Data extracted from a collection
_ _ _ _ _ _ _
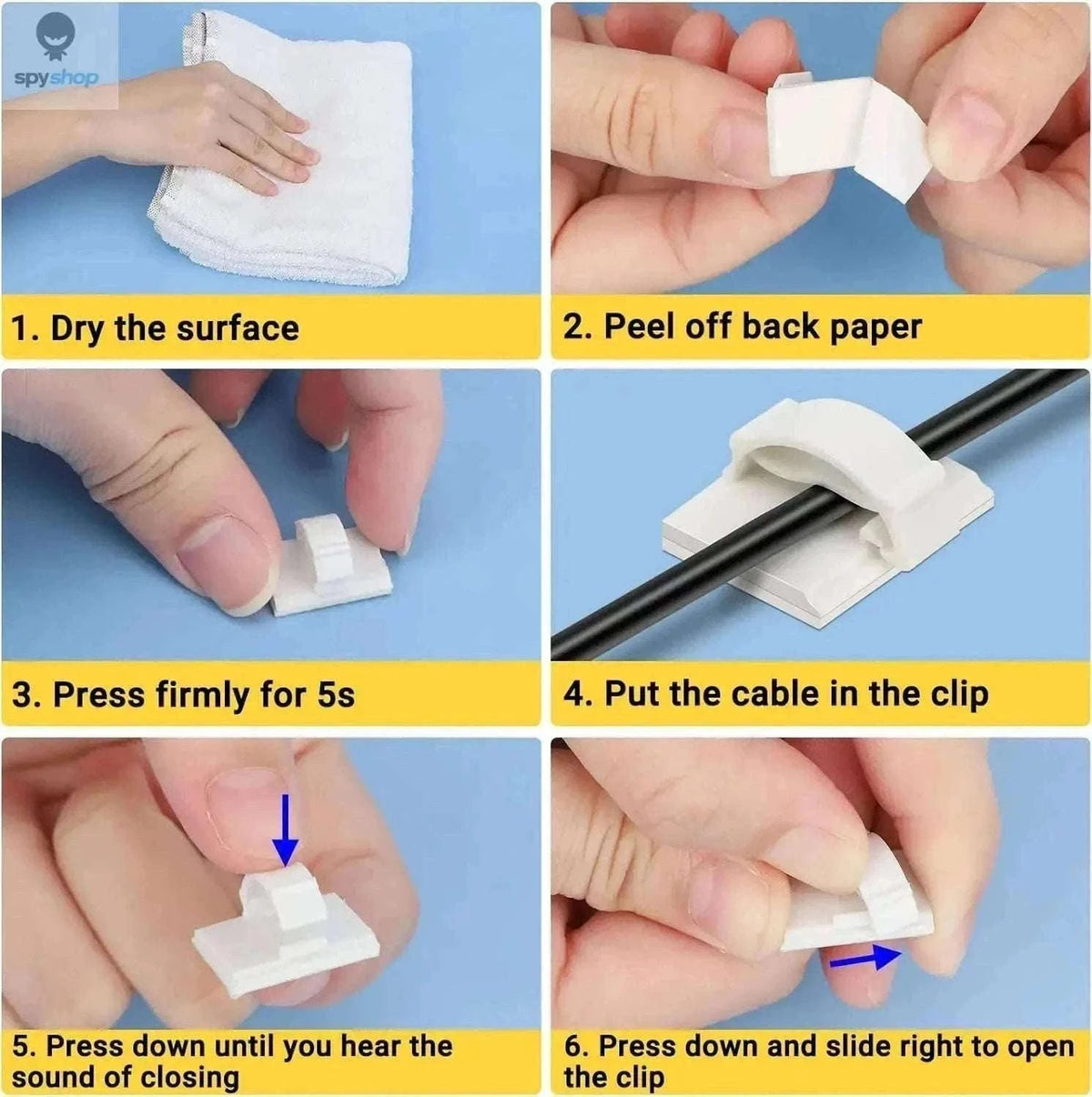 spyshop

1. Dry the surface

2. Peel off back paper

3. Press firmly for 5s

4. Put the cable in the clip

5. Press down until you hear the sound of closing

6. Press down and slide right to open the clip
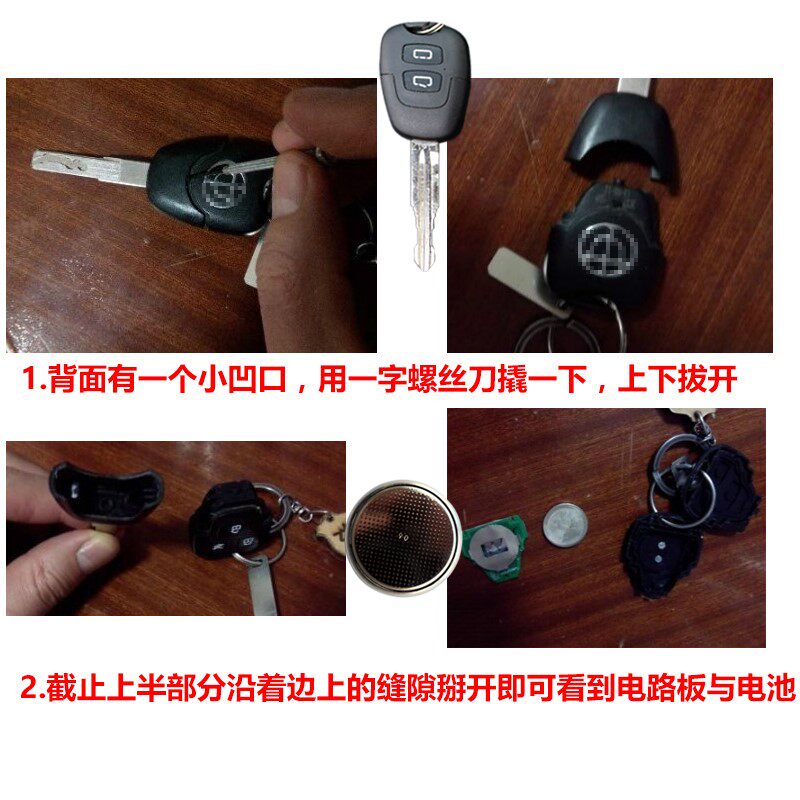 1.背面有一个小凹口，用一字螺丝刀撬一下，上下拔开

2.截止上半部分沿着边上的缝隙掰开即可看到电路板与电池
_ _ _ _ _ _ _
Here the records must be restated exactly, minus any images.

 spyshop

1. Dry the surface

2. Peel off back paper

3. Press firmly for 5s

4. Put the cable in the clip

5. Press down until you hear the sound of closing

6. Press down and slide right to open the clip
 1.背面有一个小凹口，用一字螺丝刀撬一下，上下拔开

2.截止上半部分沿着边上的缝隙掰开即可看到电路板与电池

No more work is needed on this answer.